Disclaimer: Anything you do during this period deserves a trophy and a parade; these are just small tips that can help you feel good during this period but you should feel ZERO pressure to do anything other than keep yourself and your baby alive.
Bathe: Having a new baby is like Vegas... time is non-existant! Is it two in the morning or two in the afternoon? Who knows?! Most days I feel like a couch goblin because an entire day goes by and I realize I'm still in the same spit-up covered sweatshirt as yesterday. So as much as I don't want to, I really push myself to take a shower. If I'm feeling extra energetic, I'll attempt something with my hair... even if that's just teasing it to make the topknot better. Make-up is currently way too much effort for me, but having better hair and not smelling goes a long way toward making me feel more normal.

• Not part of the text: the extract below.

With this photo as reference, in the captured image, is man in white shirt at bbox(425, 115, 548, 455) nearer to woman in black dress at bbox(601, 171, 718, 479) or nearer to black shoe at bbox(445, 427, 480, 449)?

Upgrade your loungewear: It’s tempting to lay around in the same old T-shirt you got from 10th-grade church camp and faded VS pink sweats with holes in them. Instead, give yourself the gift of a comfortable yet chic maxi-dress or black leggings with a nice forgiving flowy top (that you can still nurse with). I'm basically living in all black loungewear right now... it means I don't have to think too hard about what to change into and the black covers the extra weight I gained because of the stress of the adoption.
Walk: With my first baby a maternity nurse told me to go outside every day. "Even if you have to walk circles in your backyard," she said. I've tried to keep that in mind with each subsequent baby. When your partner or mother-in-law is around, see if you can take a 15-minute walk by yourself around the block. If you don't have the help or don't want to leave your baby, strap her to your chest and take a short walk around the block. Fresh air can do wonders.
Talk about something other than baby: Try once a day to discuss things other than baby with your partner or friends. Ask them to tell you about the funny video on Ellen or whatever makes you feel connected to the outside world. I asked my best girlfriends to send me funny memes throughout the two weeks we were gone with Noah. It went a long way toward making me laugh and giving me a chance to feel connected.
Ask People Bring You One Healthy Food Option: Since having baby Noah, I’ve literally gained ten pounds! Sorry, I'm not sorry! I've talked a lot about being an emotional eater and the stress of hoping the adoption would work out was more than I could bear on carrot sticks alone. Now I'm back home and trying to get a routine going so when friends ask what they can bring for dinner, I ask for simple things that won't make me continue to gorge myself on bad choices. I don't suggest you go fully crazy with this... I mean, a healthy dinner PLUS chocolate chip cookies is a great place to start.